111

How can I monitor a whole directory tree for changes in Linux (ext3 file system)?

Currently the directory contains about half a million files in about 3,000 subdirectories, organized in three directory levels.

Those are mostly small files (< 1kb, some few up to 100 kb). It's a sort of queue and I need to know when files are being created, deleted or their content modified within 5-10 seconds of that happening.

I know there is inotify and sorts, but AFAIK they only monitor a single directory, which means I would need 3,000 inotify handles in my case - more than the usual 1024 handles allowed for a single process. Or am I wrong?

In case the Linux system can't tell me what I need: perhaps there is a FUSE project that simulates a file system (replicating all file accesses on a real file system) and separately logs all modifications (couldn't fine one)?

11 Answers 11

105

I've done something similar using the inotifywait tool:

#!/bin/bash
while true; do

inotifywait -e modify,create,delete -r /path/to/your/dir && \
<some command to execute when a file event is recorded>

done

This will setup recursive directory watches on the entire tree and allow you to execute a command when something changes. If you just want to view the changes, you can add the -m flag to put it into monitor mode.

## [Set exercise]
In the post about watching a Linux directory tree, which flag puts inotifywait into monitor mode?

## [Source data]
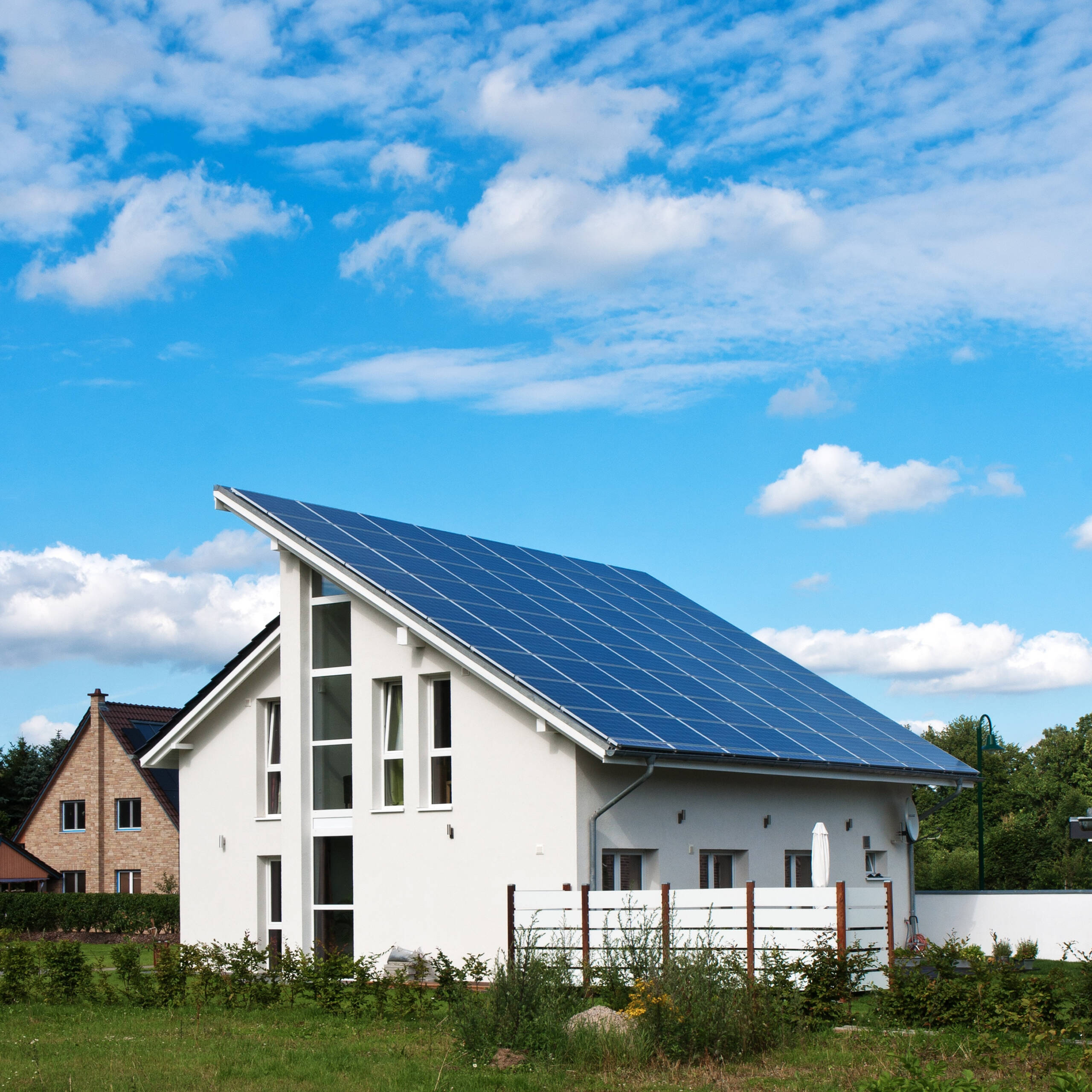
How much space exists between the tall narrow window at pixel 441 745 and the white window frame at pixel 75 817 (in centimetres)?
3407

## [Exercise output]
The -m flag.